» **TASK**: Write out the data below exactly as given, without any of its pictures.

» **LISTED RECORDS**:
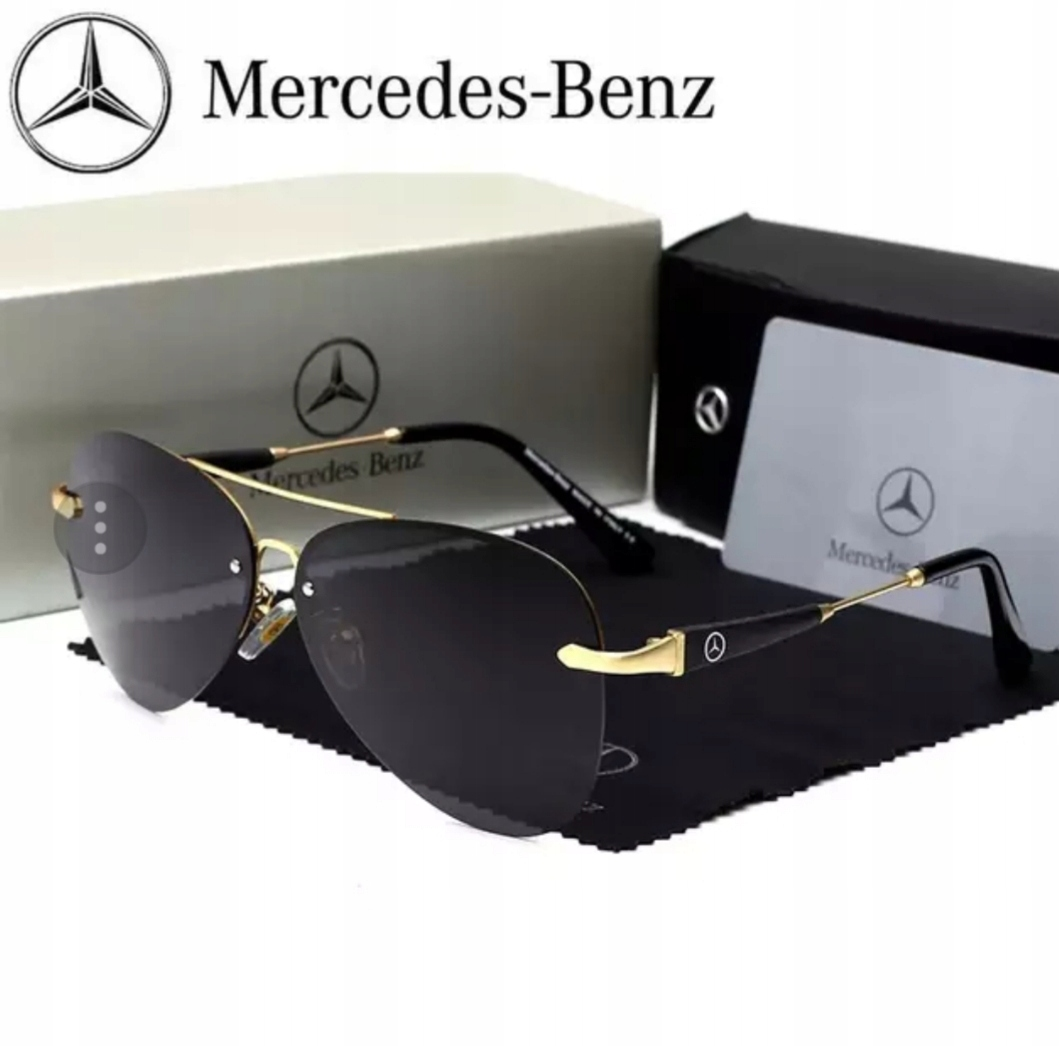 MERCEDES-BENZ Luksusowe Okulary przeciwsłoneczne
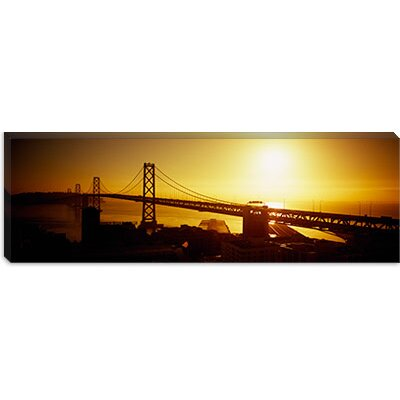 iCanvasArt Sunset Bay Bridge, San Francisco, California Canvas Wall Art
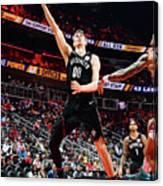 Brooklyn Nets V Atlanta Hawks Canvas Print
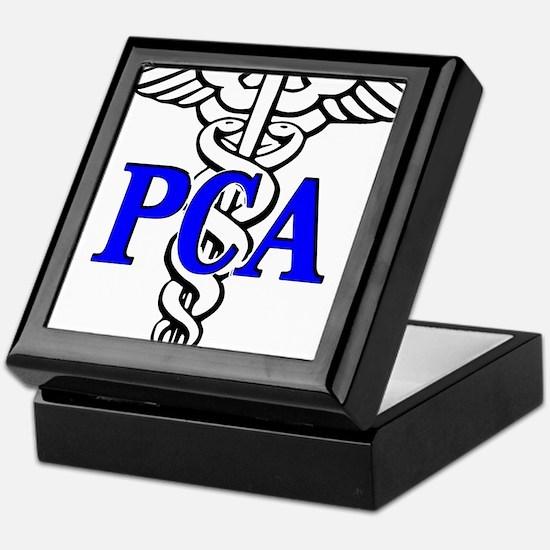 Personal Care Attendant Keepsake Box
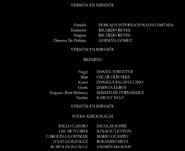 Daredevil2 1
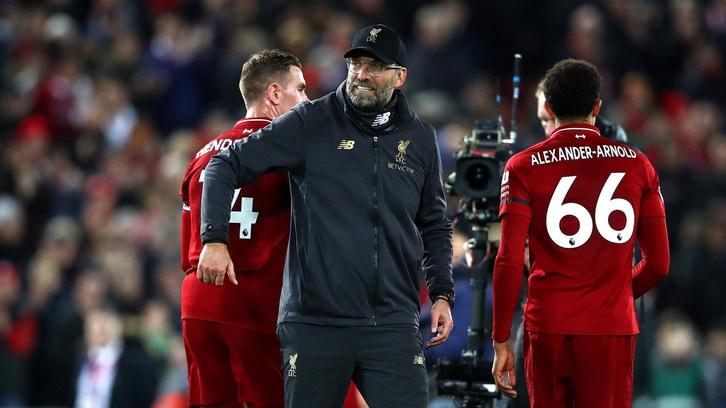 Liverpool ventinove campionati dopo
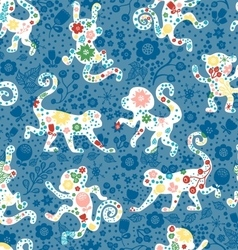 Seamless monkey pattern with flowers vector image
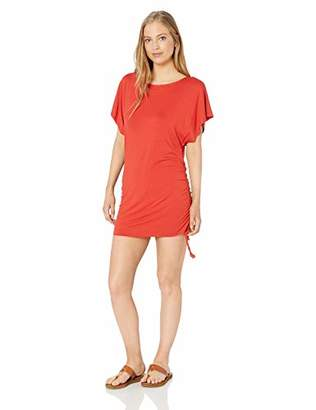 Lucky Brand Women's Side Shirred Boat Neck Tunic Cover Up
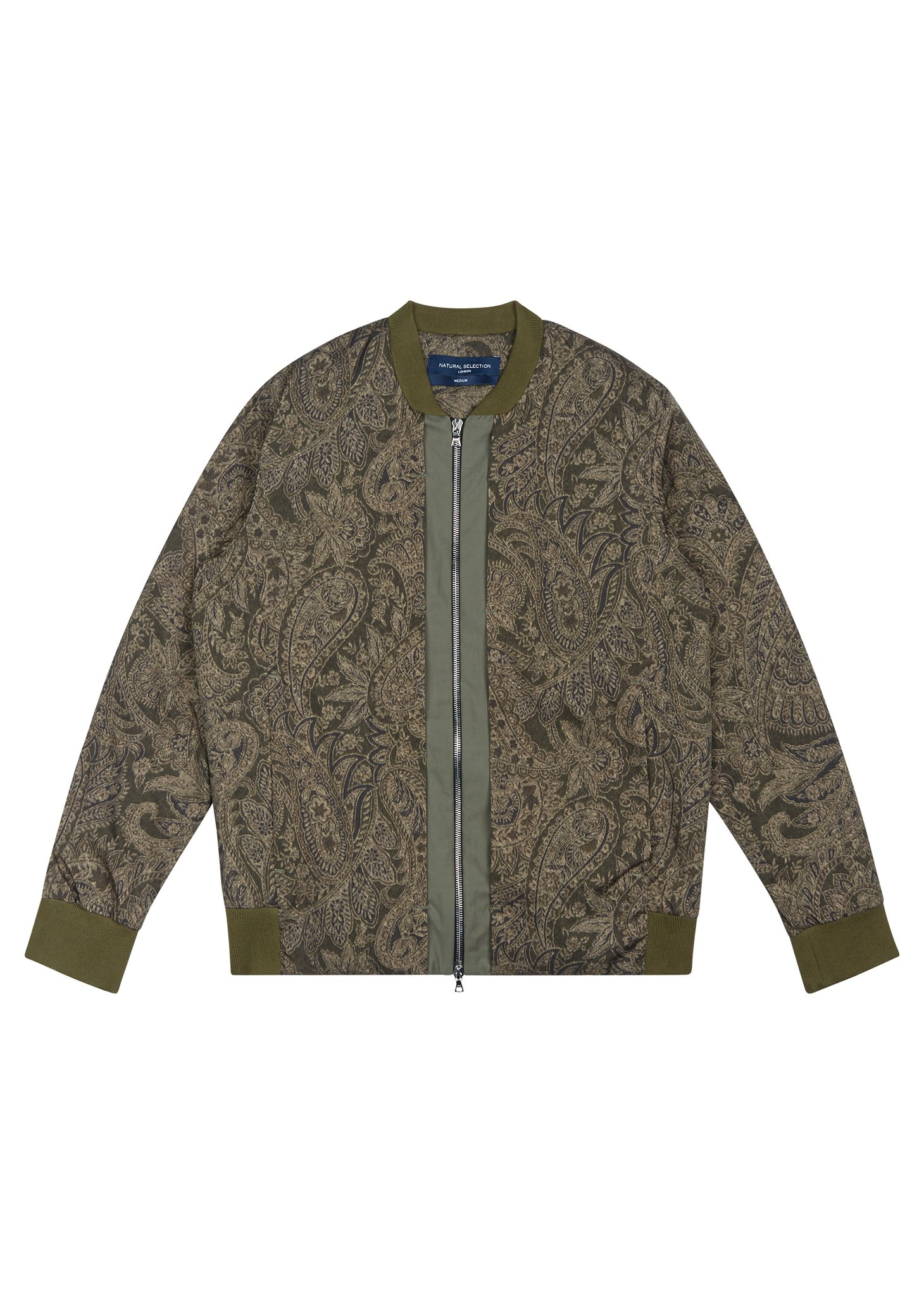 Natural Selection Type2 Zip Olive Paisley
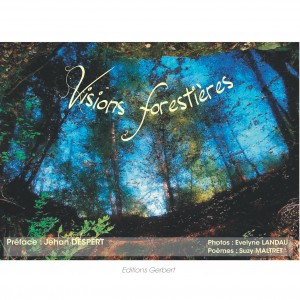 Visions Forestieres 1ere couv R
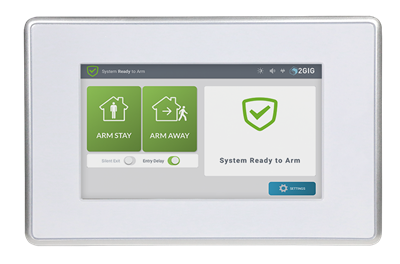 2GIG: 2GIG-SP2-GC3 Wireless Secondary Security Touch Screen for GC3 -- The Next Generation Security & Control Platform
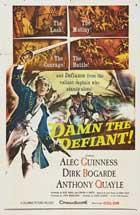 HMS Defiant - 27 x 40 Movie Poster - Style D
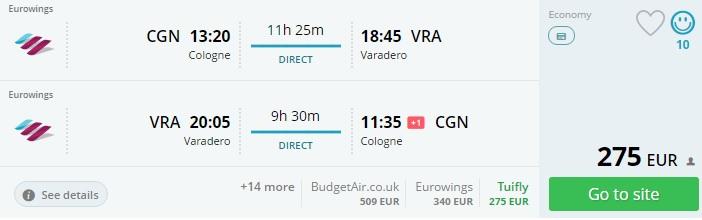 flights from cologne to varadero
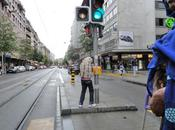 Dans rues Genève photos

» **YOUR RESPONSE**:
 MERCEDES-BENZ Luksusowe Okulary przeciwsłoneczne
 iCanvasArt Sunset Bay Bridge, San Francisco, California Canvas Wall Art
 Brooklyn Nets V Atlanta Hawks Canvas Print
 Personal Care Attendant Keepsake Box
 Daredevil2 1
 Liverpool ventinove campionati dopo
 Seamless monkey pattern with flowers vector image
 Lucky Brand Women's Side Shirred Boat Neck Tunic Cover Up
 Natural Selection Type2 Zip Olive Paisley
 Visions Forestieres 1ere couv R
 2GIG: 2GIG-SP2-GC3 Wireless Secondary Security Touch Screen for GC3 -- The Next Generation Security & Control Platform
 HMS Defiant - 27 x 40 Movie Poster - Style D
 flights from cologne to varadero
 Dans rues Genève photos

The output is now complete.